Patrick worked from home on Wednesday, and Thursday me and the boys ventured out. A trip to the library, then to target. Everything seems "normal" again.
Friday morning I'm awakened to another seizure. It lasts longer than 5 minutes and we must administer the rescue meds. Thankfully the meds work this time and the seizure soon ends. The rest of the weekend passes peacefully but Will starts having moments where he yells out and loses muscle tone in his body and falls to his knees a lot.
In addition to the medication Keppra, the next week we started trileptal and seizures increased in a BIG way. We then moved on to topamax, and depakote The potential side effects of the last 2 were enough to keep me praying near constant. We now are unfortunately familiar with a wide range of different seizure types: Tonic Clonic - the violent shaking seizures, Myoclonic- Neck loosing muscle tone or jerking of arms or hands/fingers, Atonic or "drop" seizures - Losing all muscle tone in the body and instantly dropping to the floor (These are responsible for more busted lips than I can count, bruises all over his face/body, and a chipped tooth), and Absence -staring spells.
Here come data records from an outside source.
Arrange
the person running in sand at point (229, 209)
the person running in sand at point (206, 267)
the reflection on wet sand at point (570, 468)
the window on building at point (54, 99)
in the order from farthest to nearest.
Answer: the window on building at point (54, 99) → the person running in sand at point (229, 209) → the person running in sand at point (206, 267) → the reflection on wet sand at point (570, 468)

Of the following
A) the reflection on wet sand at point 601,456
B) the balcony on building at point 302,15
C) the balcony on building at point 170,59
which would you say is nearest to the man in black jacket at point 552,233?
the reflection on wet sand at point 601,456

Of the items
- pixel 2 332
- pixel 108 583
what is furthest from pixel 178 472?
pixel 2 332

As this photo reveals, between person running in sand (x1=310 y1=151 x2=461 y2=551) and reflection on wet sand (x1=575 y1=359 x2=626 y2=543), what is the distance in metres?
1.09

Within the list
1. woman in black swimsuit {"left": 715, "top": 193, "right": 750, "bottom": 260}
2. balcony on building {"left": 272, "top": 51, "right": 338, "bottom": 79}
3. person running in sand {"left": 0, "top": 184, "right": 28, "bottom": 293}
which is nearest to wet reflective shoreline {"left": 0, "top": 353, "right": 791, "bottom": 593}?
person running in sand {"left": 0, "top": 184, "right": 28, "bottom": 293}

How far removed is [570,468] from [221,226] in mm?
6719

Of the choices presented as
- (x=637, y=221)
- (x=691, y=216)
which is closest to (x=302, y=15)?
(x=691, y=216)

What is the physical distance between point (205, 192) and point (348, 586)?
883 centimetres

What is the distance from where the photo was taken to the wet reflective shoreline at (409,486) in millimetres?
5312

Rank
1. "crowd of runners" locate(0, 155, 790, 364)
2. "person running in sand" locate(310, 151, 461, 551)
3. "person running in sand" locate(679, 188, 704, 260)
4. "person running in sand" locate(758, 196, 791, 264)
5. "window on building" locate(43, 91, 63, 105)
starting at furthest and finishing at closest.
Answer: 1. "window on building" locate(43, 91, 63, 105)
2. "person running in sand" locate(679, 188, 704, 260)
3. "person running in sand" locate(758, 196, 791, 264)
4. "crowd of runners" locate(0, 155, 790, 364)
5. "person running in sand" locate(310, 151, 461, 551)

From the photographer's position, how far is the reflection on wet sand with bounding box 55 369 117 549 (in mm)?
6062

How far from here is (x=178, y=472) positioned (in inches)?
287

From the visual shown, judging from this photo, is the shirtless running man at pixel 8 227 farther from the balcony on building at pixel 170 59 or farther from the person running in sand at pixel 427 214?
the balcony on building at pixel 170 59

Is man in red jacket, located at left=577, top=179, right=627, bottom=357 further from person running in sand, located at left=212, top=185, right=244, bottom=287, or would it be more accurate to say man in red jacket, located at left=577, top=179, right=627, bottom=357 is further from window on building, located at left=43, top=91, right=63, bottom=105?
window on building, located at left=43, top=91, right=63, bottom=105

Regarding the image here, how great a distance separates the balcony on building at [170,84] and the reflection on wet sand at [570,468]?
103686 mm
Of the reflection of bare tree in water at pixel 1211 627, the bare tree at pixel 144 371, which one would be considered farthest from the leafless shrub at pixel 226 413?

Over the next 5 weeks things only intensify to the point where Will stops talking to us, and days go by without him smiling. Naturally his anxiety is through the roof and he wants to be held 80% of the day and needs someone sleeping with him through the night and during naps or he won't sleep. And if you didn't know sleep deprivation = more seizures. Patrick and I are functioning in survival mode. The constant worry with Will about trying to protect him and find something that will help tame the 100-200 seizures a day consumes nearly every thought, prayer, and action. Yes, for the past 2 years now, I hate the month of May.